Viajar pode ser uma coisa legal, pode te ajudar a crescer, a ter uma vida mais feliz, a se sentir mais realizado. Pode. Assim como muitas outras coisas podem – ou não, dependendo do contexto. Dependendo de você. Viajar não é uma espécie de deus milagroso que resolve todos os problemas, traz a pessoa amada de volta em três dias e deixa todo mundo felizão. Vale lembrar que o contrário também é um problema: o Robin receberia um tapa na cara se afirmasse que quem resolve viajar está necessariamente fugindo da realidade e evitando encarar os problemas.

Se você lê este blog, é provável que você seja uma pessoa privilegiada. Digo isso não por causa do 360, mas porque toda comunicação é direcionada para alguém e qualquer veículo de comunicação tem um leitor modelo. No nosso caso, nossos leitores médios têm entre 18 e 34 anos, estão cursando ou já têm curso superior e têm renda familiar de cerca de 10 salários mínimos por mês. Portanto, são pessoas que têm condições de viajar, podem sonhar em conhecer Paris ou passar as férias na Tailândia, afinal não não fazem parte da camada mais pobre da população, aquela cuja preocupação principal é colocar comida em casa.

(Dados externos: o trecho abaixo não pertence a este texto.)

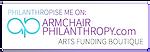 Armchair-Philanthropy-button-white_edite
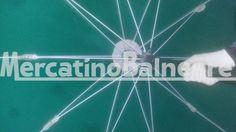 OMBRELLONE ALL. PEZZI 47 EURO 40.00 CAD. - Mercatino Balneare ombrellone all. 100/10 stecche oro con collano a fusione, palo acciaio del 38 u/verde, prezzo cadauno iva esclusa Quantità:47 Prezzo €40.00+iva  https://www.mercatinobalneare.it/annuncio/ombrellone-all-pezzi-47-euro-40-00-cad-2/  #stabilimentobalneare #attrezzaturabalneare #attrezzaturabalneareusata #mercatinobalneare #attrezzaturabalnearenuova #annunciusato #lido #spiaggia #camping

Dito isso, fica fácil perceber como o discurso do “viajar te torna uma pessoa melhor e mais tolerante” é uma prova absurda de intolerância e arrogância. E os que não podem viajar? Ou, de novo, e os que até têm dinheiro para fazer isso, mas simplesmente não querem cair na estrada? Seriam pessoas piores? Claro que não.

Sim, viajar pode quebrar preconceitos, promover crescimento pessoal e mudar a forma de pensar das pessoas, mas de novo o foco está no pode. Já conheci gente viajada, que já esteve em dezenas de países, e continua sendo muito… racista. Acontece.

Da mesma forma que conhecer outras culturas pode te tornar uma pessoa mais tolerante, um bom livro, um bom filme, uma boa música, novela, uma conversa com o vizinho ou um bate-papo saudável com amigos também podem. Ninguém se torna automaticamente melhor, mais interessante e tolerante ao fazer as malas e conhecer outros países.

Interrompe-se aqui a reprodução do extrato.